Participants were recruited through the ongoing Youth Mental Health Risk and Resilience (YouR) study [30] which seeks to identify neurobiological and psychological mechanisms and predictors of psychosis risk. CHR-P participants from the general population were recruited through an online-screening approach (www.your-study.org.uk) [31]. FEP and CHR-N participants were also recruited using this method while HCs were obtained from a volunteer database. A smaller number of CHR-P and FEP individuals were also recruited via referrals from clinical services in NHS Greater Glasgow and Clyde and NHS Lothian as well as student counselling services. Ethical approval was obtained from the West of Scotland Research Ethics Service and the University of Glasgow. All participants provided written informed consent.

Baseline data were available for 146 CHR-P participants, 15 participants with first-episode psychosis (FEP), 47 participants who did not fulfil CHR-P criteria (CHR-Ns) and 53 healthy controls (HCs). Unlike HCs, CHR-N participants met criteria for mood and anxiety disorders as well as substance use. Thus, the inclusion of the CHR-N group allowed us to potentially disentangle the impact of psychiatric comorbidity from the CHR-P state since mood and anxiety disorders are common in this population [32]. Referred participants comprised 11.0% of the CHR-P sample and 46.7% of the FEP sample. One hundred and twenty-two CHR-P participants (83.6%) also completed a follow-up session 6- and/or 12-months later.

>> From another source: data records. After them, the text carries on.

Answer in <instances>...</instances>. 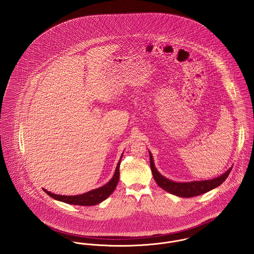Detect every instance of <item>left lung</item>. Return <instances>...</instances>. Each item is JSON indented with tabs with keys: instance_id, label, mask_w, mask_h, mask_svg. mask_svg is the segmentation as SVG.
Wrapping results in <instances>:
<instances>
[{
	"instance_id": "obj_1",
	"label": "left lung",
	"mask_w": 254,
	"mask_h": 254,
	"mask_svg": "<svg viewBox=\"0 0 254 254\" xmlns=\"http://www.w3.org/2000/svg\"><path fill=\"white\" fill-rule=\"evenodd\" d=\"M149 152L150 169L152 172L153 179L156 181V183L168 193L176 194L181 197H192L198 194H204L206 192L211 191L212 189L220 186L228 177L232 169L230 168L222 176L216 179L202 180V181H192V182H176V181H172L170 179H166L161 174H159V172L154 167L152 155L150 151Z\"/></svg>"
}]
</instances>
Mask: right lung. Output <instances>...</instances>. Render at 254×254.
<instances>
[{
	"label": "right lung",
	"instance_id": "1",
	"mask_svg": "<svg viewBox=\"0 0 254 254\" xmlns=\"http://www.w3.org/2000/svg\"><path fill=\"white\" fill-rule=\"evenodd\" d=\"M122 156H121L119 162L116 167L113 178L110 179V181H108L105 185L100 187V188L94 189L85 194H77V195H61V194H53V193L47 191L44 188H43V190L46 194H49L50 196L54 197L57 200L65 202V203L74 204V205H81V206L96 205V204L104 201L105 198H107L115 190V188L118 184V181H119L120 162H121Z\"/></svg>",
	"mask_w": 254,
	"mask_h": 254
}]
</instances>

Previous publications by our group have reported baseline demographic, clinical, functional and cognitive data from similar or smaller samples [31, 33,34,35].

Baseline assessments

To establish CHR-P criteria, participants received the positive scale of the Comprehensive Assessment of At-Risk Mental States (CAARMS) [6] and the Cognitive Disturbances (COGDIS) and Cognitive-Perceptive Basic Symptoms (COPER) items of the Schizophrenia Proneness Instrument, Adult version (SPI-A) [36].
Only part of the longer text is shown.